I am currently doing research on the software supply chain. To be more specific, for example, for TensorFlow, its supply chain has multiple layers: the core of the supply chain is TensorFlow, while the other layers are the projects that directly import and indirectly import TensorFlow.
Indirect import means that if project 'A' imports TensorFlow and 'A' has published a package 'PA', project 'B' imports this package, the relationship between 'TensorFlow' and 'B' will be called as an indirect import, as shown in the figure.
We wrote a script and analyzed all the projects in GitHub to built this supply chain. We found that the number of the layers in the supply chains is no more than five, no matter for TensorFlow, Pytorch, or Keras. The following figure is the supply chain of Pytorch.

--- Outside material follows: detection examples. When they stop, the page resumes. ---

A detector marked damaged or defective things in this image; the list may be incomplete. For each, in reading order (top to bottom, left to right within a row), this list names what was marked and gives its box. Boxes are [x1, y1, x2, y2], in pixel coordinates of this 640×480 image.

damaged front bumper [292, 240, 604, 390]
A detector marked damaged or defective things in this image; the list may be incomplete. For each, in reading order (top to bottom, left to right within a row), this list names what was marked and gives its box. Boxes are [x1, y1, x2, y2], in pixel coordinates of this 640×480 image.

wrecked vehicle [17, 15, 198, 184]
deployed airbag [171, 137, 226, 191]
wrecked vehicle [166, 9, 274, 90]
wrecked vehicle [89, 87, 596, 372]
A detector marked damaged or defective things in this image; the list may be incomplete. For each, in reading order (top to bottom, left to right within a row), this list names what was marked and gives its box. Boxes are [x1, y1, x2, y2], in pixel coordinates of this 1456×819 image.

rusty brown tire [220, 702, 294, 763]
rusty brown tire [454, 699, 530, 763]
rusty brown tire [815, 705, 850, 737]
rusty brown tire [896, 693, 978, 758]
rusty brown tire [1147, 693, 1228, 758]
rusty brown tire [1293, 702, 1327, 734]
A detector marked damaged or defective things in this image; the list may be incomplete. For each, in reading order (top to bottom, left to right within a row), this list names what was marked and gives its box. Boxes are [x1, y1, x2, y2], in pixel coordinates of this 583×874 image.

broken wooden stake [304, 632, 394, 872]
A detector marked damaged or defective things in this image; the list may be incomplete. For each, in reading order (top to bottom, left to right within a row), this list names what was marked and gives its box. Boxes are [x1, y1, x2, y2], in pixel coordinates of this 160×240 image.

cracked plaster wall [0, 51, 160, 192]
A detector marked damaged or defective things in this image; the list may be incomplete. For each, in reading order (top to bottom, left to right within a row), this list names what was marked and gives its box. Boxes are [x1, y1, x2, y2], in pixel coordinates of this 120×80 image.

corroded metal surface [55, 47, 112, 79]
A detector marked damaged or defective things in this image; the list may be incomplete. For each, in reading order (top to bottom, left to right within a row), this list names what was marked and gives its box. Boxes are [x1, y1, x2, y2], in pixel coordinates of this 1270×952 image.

Unfortunately, the above is only a superficial understanding of the structure of the supply chain. In addition, I am more curious about its structure from the perspective of functionality, e.g., is there a difference in the application areas of projects at different levels (e.g., most of the projects in layer 1 are about image classification and text classification, whereas layer 2 are tools. I have to admit this example is inappropriate but it can reflect what I want to know)? Eventually, I want to build the landscape of the machine learning supply chain like the following example Hadoop.
Do you have a general idea of what kind of projects are on each layer?